Strengths-based project team development begins with the project manager’s individual strengths development. The best strengths development “storage” are compartments in your PM tool kit where you can keep and maintain your strengths development tools plus track your progress and reflections. Start by taking the CliftonStrengths assessment to obtain your top five dominant talent themes. After taking the assessment, continually use the information in your CliftonStrengths reports to further develop your strengths.

Leverage the exercises presented in this chapter for your individual strengths development. Use your knowledge of strengths development building blocks to discover, appreciate, articulate, and apply your talents and strengths. Strengths-based development is knowing, maximizing, and using your talents and strengths in your role on a project team. The strengths development tools you have added to your PM tool kit prepares you to begin to guide your project team members in individual and project team strengths development. It starts with you!

Key Questions

1. What was your first impression of your top five talent themes in your Signature Themes Report?

a. Did any part of your report surprise you?

b. Did you discover any new ways to articulate your talents?

c. Is there any part of the report that you have questions about?

2. You have articulated some of your strengths through the exercises in this chapter. Look over your list and then answer the following questions:

a. What do you like about being able to apply your strengths in your project manager role? What about the application process do you want to learn more about and practice?

b. Give an example of how you currently use one of your strengths in your current project management role. Then think about and articulate ways that you could use your other strengths in your current project management role.

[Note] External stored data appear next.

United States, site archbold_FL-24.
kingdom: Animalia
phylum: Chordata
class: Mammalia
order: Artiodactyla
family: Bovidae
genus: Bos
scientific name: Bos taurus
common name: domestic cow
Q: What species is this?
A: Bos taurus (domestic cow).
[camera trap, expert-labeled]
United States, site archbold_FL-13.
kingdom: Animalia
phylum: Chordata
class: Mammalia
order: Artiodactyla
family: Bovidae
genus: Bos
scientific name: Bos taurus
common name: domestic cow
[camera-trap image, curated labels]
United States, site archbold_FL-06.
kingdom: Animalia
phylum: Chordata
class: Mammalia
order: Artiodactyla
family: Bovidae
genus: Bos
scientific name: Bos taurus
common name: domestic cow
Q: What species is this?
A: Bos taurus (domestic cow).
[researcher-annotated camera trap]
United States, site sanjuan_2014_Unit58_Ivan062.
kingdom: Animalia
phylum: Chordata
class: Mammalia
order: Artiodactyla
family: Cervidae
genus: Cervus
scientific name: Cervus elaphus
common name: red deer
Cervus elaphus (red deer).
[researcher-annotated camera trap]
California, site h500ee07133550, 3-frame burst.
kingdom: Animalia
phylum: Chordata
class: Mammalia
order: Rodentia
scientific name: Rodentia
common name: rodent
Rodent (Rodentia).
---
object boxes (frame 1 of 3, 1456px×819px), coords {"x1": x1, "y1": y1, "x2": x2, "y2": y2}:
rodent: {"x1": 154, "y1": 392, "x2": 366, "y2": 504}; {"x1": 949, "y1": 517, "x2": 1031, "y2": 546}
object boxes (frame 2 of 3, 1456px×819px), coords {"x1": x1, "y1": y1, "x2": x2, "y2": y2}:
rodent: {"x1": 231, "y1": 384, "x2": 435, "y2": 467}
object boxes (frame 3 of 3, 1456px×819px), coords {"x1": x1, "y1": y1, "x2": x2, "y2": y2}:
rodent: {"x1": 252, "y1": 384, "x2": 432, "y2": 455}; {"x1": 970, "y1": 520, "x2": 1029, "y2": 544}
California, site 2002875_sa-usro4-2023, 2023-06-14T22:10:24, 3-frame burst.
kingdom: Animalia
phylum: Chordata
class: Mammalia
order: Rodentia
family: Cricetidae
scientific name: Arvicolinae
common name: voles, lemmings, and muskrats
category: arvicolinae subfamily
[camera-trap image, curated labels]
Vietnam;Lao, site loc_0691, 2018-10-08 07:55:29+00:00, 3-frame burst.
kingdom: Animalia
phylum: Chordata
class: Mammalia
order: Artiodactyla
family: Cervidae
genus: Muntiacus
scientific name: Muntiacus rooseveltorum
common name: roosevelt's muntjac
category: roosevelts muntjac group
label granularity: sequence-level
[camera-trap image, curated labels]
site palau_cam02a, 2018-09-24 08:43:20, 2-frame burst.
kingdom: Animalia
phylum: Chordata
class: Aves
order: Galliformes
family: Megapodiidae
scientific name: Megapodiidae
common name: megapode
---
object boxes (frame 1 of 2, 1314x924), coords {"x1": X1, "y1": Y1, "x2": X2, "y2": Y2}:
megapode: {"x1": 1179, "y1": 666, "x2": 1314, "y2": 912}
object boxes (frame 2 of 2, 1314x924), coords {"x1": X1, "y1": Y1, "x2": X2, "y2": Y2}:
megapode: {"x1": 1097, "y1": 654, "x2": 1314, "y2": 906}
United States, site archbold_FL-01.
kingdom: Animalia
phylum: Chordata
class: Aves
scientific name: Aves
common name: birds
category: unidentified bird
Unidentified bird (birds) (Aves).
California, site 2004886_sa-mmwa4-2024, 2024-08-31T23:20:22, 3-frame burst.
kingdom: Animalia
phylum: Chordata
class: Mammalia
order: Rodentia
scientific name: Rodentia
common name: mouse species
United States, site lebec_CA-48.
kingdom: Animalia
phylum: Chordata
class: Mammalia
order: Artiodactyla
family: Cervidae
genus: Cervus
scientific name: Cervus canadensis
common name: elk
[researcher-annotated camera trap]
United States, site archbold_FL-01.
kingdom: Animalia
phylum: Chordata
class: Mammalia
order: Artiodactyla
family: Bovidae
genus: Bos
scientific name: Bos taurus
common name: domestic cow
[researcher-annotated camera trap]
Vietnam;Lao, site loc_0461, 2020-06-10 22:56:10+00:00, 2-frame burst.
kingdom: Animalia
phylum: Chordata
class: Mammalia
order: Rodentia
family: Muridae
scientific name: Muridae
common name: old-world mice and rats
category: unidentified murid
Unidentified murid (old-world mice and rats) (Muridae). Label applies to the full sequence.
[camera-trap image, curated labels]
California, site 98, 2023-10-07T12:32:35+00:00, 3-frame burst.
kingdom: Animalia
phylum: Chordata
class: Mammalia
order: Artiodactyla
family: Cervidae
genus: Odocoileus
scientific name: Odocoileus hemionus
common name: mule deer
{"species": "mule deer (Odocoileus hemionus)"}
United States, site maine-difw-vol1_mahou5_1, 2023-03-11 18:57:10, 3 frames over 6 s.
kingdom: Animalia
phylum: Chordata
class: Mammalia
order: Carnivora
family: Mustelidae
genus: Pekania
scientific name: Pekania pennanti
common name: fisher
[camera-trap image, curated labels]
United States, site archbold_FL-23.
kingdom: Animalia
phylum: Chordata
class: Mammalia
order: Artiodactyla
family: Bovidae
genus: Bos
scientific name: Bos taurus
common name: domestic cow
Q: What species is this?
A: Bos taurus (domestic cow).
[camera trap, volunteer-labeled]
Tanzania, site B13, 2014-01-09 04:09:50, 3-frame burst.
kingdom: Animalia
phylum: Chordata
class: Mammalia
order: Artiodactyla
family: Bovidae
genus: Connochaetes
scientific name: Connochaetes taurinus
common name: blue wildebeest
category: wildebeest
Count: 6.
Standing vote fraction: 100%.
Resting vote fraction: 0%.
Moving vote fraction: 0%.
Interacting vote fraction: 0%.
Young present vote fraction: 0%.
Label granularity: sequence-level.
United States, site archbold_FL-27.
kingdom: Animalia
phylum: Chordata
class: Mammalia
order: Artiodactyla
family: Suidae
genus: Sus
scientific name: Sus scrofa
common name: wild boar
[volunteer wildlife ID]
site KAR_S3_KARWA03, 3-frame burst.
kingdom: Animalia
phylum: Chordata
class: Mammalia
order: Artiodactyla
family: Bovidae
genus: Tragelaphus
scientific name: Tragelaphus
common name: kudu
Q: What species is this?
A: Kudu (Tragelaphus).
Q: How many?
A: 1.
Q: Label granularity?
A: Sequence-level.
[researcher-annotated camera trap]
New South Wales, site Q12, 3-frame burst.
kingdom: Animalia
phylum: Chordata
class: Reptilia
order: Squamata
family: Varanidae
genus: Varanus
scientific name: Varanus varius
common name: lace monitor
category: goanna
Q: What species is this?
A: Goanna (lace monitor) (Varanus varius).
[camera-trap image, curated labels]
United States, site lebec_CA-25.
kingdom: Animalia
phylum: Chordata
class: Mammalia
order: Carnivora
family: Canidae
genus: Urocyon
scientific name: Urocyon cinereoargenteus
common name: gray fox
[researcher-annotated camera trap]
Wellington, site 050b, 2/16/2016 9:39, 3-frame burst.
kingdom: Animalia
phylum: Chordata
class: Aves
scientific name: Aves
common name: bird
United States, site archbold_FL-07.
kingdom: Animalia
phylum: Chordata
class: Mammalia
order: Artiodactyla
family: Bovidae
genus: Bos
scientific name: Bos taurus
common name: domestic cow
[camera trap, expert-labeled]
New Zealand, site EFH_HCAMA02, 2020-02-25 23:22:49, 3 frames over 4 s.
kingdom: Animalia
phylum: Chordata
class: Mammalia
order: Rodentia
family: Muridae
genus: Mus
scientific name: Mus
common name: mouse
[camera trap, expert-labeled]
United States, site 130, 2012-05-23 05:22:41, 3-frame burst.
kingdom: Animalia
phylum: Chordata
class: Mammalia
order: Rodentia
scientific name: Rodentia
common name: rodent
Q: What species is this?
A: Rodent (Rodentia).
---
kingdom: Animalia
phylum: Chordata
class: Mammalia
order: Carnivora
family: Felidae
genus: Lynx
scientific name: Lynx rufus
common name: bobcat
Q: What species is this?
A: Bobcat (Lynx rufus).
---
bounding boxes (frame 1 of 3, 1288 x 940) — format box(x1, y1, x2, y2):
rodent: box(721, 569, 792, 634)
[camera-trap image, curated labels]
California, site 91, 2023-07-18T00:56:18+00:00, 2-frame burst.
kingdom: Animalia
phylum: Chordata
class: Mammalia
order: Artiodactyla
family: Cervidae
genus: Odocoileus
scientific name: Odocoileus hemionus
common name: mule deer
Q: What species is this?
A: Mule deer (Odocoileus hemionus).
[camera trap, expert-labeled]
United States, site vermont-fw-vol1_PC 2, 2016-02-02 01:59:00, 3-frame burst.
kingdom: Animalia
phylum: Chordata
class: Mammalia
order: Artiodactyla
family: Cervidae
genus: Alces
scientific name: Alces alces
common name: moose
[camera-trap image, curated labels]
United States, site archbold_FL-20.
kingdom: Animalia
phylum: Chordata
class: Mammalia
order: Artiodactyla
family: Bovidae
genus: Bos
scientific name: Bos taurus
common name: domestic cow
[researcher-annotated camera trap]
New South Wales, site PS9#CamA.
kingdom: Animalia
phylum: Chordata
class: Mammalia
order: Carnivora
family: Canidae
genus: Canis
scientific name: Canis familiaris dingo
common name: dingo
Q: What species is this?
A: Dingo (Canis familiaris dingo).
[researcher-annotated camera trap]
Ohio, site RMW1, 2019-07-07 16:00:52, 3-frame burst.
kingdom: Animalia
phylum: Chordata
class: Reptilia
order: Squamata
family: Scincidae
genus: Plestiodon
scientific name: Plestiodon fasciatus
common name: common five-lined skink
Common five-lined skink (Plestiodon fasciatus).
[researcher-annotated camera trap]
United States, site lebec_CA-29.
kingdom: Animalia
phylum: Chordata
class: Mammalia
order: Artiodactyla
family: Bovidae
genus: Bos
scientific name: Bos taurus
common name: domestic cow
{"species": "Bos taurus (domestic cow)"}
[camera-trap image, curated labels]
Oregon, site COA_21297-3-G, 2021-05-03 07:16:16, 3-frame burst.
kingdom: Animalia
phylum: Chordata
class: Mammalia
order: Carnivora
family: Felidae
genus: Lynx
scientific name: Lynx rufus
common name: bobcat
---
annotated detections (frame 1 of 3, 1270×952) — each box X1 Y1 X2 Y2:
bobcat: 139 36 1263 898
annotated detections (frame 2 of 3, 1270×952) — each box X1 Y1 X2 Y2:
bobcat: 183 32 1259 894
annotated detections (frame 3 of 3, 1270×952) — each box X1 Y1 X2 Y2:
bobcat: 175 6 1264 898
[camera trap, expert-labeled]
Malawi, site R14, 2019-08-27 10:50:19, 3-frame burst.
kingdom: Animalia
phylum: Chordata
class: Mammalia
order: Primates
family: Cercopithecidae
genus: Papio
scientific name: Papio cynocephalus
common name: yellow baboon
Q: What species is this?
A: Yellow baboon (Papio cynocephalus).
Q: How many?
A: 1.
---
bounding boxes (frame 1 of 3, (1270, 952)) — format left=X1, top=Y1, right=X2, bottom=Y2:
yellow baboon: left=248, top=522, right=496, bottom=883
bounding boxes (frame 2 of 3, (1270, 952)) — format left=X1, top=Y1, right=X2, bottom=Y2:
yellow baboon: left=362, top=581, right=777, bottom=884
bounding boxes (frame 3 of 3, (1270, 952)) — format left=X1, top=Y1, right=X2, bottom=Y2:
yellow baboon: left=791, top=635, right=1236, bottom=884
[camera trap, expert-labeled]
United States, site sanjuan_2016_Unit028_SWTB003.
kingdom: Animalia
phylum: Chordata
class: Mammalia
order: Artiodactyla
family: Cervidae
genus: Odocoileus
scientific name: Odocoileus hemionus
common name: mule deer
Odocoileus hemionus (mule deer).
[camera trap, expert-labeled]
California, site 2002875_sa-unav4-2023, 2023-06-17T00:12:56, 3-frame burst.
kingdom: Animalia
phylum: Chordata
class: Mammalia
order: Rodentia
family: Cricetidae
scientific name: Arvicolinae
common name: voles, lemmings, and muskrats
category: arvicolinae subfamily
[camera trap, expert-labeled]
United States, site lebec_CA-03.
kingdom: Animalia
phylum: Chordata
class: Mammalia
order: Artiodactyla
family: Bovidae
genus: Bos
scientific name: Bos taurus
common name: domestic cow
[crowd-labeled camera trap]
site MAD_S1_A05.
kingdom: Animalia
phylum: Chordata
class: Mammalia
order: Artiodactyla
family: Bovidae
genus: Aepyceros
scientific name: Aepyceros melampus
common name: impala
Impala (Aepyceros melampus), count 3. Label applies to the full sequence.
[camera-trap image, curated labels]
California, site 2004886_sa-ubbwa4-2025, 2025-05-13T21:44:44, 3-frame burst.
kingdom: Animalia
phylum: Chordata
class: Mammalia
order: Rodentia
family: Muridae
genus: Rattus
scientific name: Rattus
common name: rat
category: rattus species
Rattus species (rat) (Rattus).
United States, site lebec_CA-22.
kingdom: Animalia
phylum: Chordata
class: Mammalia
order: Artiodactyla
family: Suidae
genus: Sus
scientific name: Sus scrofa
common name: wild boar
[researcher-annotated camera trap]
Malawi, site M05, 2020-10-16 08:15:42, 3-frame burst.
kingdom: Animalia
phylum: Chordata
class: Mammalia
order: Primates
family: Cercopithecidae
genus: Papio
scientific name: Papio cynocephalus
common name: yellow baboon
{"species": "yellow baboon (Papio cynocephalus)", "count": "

3. How can using the talents and strengths grid benefit you? Then think about your project team: How could your project team benefit if each team member uses the grid?

Notes

1. Winseman, Clifton, and Liesveld (2008, p. 23).

2. Winseman, Clifton, and Liesveld (2008, p. 27).

References

PMBOK® Guide. 2017. A Guide to the Project Management Body of Knowledge, 6th ed. Newtown Square, PA: Project Management Institute.

Winseman, A.L., D.O. Clifton, and C. Liesveld. 2008. Living Your Strengths. New York, NY: Gallup Press.